• [CONSIGNE]:
Relevez toutes les sommes d'argent citées dans le texte sur Kalpona, en indiquant leur monnaie.

• [DOCUMENT]:
☆ ☆ ☆ ☆
Le père de Kalpona est tombé malade lorsqu’elle avait 12 ans. C’est alors qu’elle est entrée à l’usine, dans le secteur textile. Après trois ans de combats et de manifestations, elle créait son propre syndicat. A 17 ans, elle était licenciée et blacklistée de toutes les usines du pays. Depuis, elle se bat pour améliorer les conditions de travail et de salaire des petites mains du textile bangladais. En 2013, les syndicats ont fini par arracher un quasi-doublement du salaire mensuel minimum, passé de 38 à 73 dollars (de 27 à 53 euros).  » L’argent n’achète pas tout « , finit-elle cependant par lâcher, l’oeil noir. Peut-être pense-t-elle à Salma Akter, une jeune ouvrière de 27 ans, originaire de la ville de Sarishabari, dans le nord du pays. Blessée lors de l’effondrement du Rana Plaza, elle a été retrouvée morte chez elle, en janvier dernier, pendue à un foulard attaché au ventilateur du plafond. Elle souffrait de  » séquelles psychologiques liées au drame « , a expliqué la police. Victime de ses fantômes. Victime de la mode.
☆ ☆ ☆ ☆
• [DONNÉES]:
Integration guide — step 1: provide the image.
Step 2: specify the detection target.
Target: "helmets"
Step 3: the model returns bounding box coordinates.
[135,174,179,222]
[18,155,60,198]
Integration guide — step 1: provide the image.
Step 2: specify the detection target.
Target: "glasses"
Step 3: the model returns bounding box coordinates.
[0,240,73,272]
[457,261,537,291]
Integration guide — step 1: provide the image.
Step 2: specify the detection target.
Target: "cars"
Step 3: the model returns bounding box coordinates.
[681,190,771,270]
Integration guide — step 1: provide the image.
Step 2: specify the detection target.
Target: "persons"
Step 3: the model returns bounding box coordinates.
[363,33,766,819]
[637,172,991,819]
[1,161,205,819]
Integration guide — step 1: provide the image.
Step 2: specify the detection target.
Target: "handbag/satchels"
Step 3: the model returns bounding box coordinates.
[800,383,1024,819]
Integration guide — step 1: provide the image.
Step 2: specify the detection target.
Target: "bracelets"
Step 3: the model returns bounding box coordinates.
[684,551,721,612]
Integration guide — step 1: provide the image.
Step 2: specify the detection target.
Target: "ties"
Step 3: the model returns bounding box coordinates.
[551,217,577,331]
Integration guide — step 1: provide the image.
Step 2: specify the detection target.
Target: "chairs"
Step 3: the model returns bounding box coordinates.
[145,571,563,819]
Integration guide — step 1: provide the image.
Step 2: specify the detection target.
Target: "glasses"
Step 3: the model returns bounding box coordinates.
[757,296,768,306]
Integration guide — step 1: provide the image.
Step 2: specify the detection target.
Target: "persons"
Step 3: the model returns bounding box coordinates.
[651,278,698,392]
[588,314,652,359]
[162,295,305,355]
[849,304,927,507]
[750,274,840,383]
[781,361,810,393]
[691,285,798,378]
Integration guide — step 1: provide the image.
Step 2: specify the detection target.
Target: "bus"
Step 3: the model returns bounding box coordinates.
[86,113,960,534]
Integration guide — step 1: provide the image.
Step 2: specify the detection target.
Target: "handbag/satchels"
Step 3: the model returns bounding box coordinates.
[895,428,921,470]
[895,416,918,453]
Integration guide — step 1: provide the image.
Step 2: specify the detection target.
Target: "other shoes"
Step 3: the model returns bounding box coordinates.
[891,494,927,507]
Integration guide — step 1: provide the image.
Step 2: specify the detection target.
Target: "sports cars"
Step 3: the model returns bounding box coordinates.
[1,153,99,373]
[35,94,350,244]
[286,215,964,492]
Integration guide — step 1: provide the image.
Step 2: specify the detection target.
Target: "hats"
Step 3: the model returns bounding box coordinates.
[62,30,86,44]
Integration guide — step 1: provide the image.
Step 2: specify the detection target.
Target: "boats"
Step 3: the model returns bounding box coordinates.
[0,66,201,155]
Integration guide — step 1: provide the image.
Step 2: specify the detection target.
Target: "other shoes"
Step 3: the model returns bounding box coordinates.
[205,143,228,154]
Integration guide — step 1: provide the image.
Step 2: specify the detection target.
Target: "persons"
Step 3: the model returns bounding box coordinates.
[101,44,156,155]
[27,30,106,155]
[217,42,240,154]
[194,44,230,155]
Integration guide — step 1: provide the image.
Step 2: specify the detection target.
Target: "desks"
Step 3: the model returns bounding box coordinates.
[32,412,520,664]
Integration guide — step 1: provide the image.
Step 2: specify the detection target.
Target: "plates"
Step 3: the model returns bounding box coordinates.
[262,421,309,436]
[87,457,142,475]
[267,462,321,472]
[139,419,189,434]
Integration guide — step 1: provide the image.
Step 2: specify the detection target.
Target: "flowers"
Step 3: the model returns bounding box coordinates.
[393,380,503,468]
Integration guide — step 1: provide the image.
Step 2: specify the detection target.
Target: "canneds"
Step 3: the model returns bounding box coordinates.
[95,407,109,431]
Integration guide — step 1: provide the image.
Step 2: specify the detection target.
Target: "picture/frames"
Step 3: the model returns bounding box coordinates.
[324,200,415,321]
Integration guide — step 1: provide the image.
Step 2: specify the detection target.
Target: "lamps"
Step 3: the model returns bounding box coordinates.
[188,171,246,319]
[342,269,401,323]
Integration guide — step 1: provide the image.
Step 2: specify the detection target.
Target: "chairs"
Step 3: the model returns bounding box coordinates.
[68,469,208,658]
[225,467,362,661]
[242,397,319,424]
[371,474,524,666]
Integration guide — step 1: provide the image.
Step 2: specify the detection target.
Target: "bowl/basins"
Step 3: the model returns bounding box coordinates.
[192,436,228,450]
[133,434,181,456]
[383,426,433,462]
☆ ☆ ☆ ☆
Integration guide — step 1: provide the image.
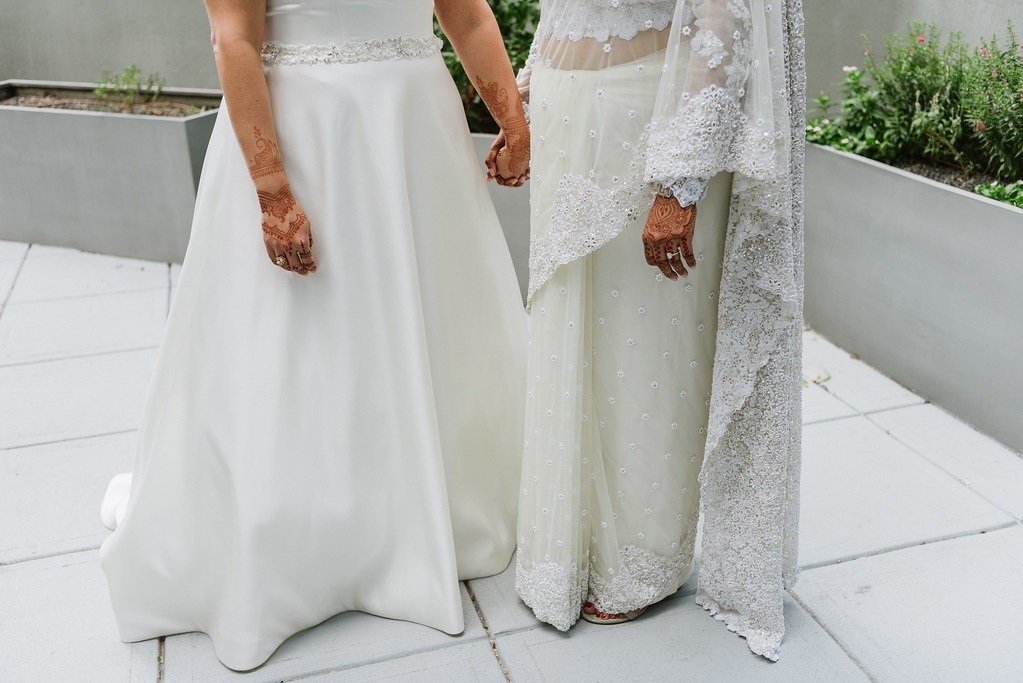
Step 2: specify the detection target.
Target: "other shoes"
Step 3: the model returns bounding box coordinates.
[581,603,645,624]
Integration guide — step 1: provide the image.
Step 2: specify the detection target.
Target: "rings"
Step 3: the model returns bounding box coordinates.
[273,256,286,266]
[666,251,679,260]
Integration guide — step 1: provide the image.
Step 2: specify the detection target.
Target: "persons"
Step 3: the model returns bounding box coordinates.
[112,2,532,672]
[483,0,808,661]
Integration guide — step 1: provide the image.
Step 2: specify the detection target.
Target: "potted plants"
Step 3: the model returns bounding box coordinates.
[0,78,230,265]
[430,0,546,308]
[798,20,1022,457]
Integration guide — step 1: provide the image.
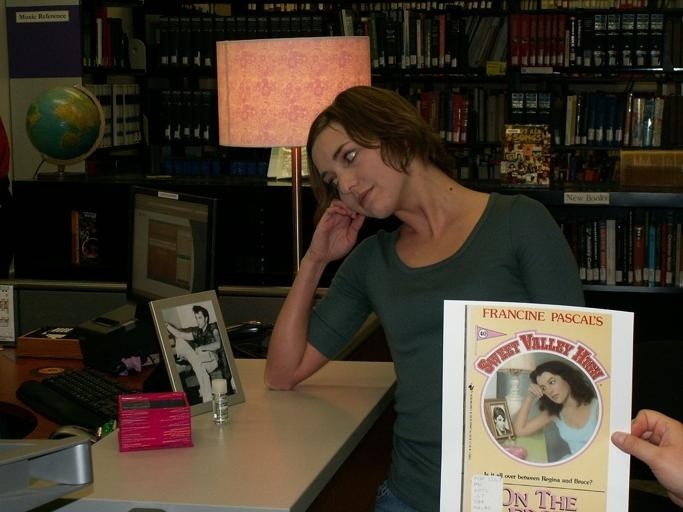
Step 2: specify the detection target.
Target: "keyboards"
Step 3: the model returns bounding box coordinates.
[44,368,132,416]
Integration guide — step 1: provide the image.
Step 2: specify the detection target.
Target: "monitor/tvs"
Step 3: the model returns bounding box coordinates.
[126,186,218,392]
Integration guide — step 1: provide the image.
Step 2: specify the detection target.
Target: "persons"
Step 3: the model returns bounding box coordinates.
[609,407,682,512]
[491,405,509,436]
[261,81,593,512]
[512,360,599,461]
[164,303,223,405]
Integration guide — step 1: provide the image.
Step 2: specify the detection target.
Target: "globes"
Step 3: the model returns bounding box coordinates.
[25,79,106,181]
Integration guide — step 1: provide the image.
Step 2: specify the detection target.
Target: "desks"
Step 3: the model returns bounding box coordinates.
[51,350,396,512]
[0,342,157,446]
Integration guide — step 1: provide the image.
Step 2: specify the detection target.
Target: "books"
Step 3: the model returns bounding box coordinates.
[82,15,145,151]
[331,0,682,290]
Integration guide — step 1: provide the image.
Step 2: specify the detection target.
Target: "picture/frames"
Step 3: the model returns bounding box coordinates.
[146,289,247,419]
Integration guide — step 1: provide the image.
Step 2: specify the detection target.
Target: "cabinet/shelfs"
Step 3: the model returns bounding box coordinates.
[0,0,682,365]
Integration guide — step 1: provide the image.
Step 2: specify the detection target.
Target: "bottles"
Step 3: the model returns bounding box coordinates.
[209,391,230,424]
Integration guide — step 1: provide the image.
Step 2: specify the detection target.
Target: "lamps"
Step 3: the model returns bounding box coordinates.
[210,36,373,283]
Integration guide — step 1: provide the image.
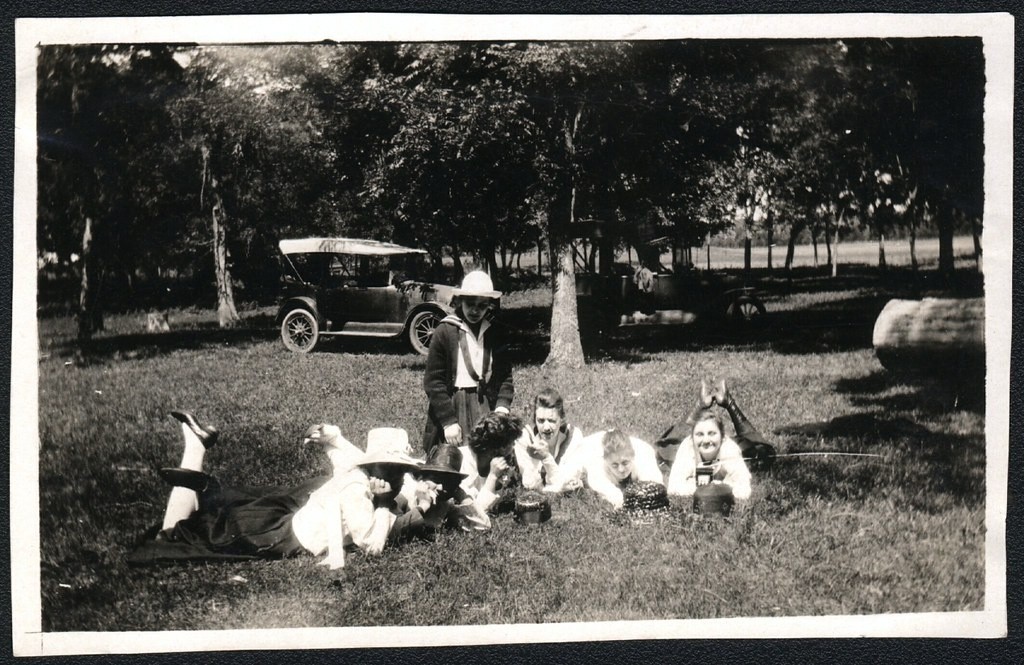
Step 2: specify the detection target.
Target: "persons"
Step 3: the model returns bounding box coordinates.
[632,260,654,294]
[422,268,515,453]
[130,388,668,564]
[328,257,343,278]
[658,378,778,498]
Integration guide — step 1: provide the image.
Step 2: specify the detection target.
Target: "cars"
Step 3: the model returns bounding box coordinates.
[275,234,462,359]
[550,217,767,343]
☆ ☆ ☆ ☆
• [RÉSULTAT]:
- 38 dollars
- 73 dollars
- 27 euros
- 53 euros